Your objective: Could you repeat everything in the records from the line containing "this 250×188 image." down to the line containing "damaged front end [125, 69, 234, 150]", both lines included, word for word and with nothing else?

Input data:
++++++

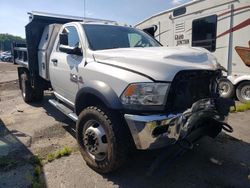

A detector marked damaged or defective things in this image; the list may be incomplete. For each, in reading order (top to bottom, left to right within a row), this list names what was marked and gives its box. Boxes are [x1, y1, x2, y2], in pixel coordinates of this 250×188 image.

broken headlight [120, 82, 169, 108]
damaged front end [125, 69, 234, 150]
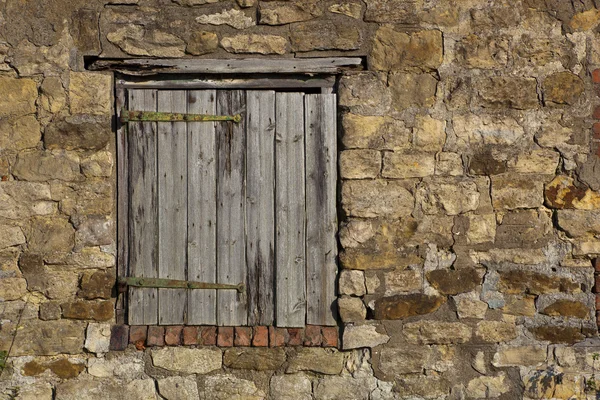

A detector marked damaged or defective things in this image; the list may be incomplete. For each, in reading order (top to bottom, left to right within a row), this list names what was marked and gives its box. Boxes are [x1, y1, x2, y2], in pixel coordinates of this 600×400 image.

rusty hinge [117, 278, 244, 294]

++++++

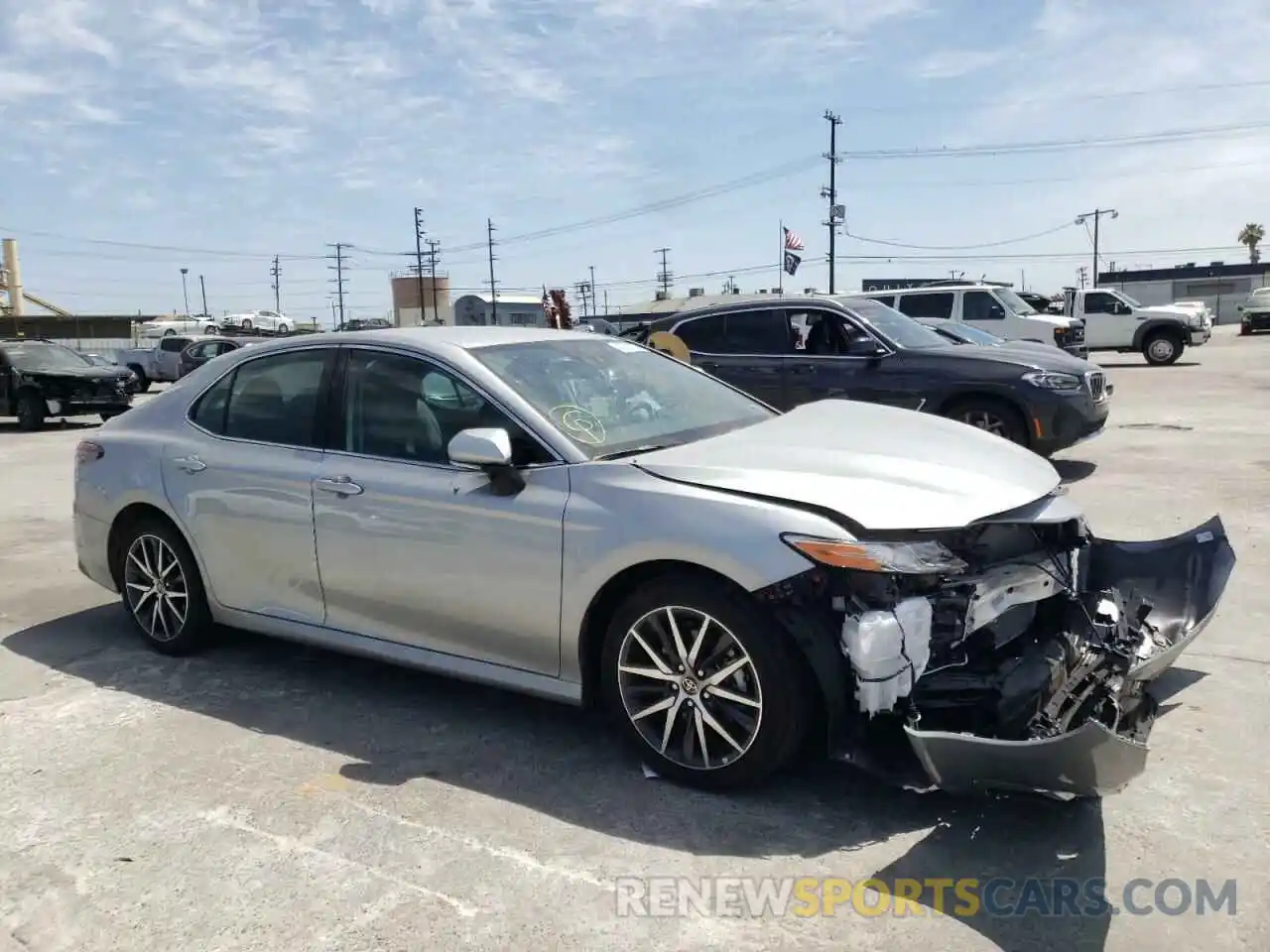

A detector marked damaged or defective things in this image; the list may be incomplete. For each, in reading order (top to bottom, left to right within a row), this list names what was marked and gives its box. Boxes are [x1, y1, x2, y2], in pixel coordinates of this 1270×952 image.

++++++

Solved exercise:
A detector marked damaged or defective things in this image; the list may be incomplete. For each, in reading order (top to bottom, left to right within a row), this list names what was marked and gives its box. Boxes are [x1, y1, x2, y2], in pixel coordinates of this 250×188 image.

broken headlight [120, 82, 169, 108]
damaged front end [125, 69, 234, 150]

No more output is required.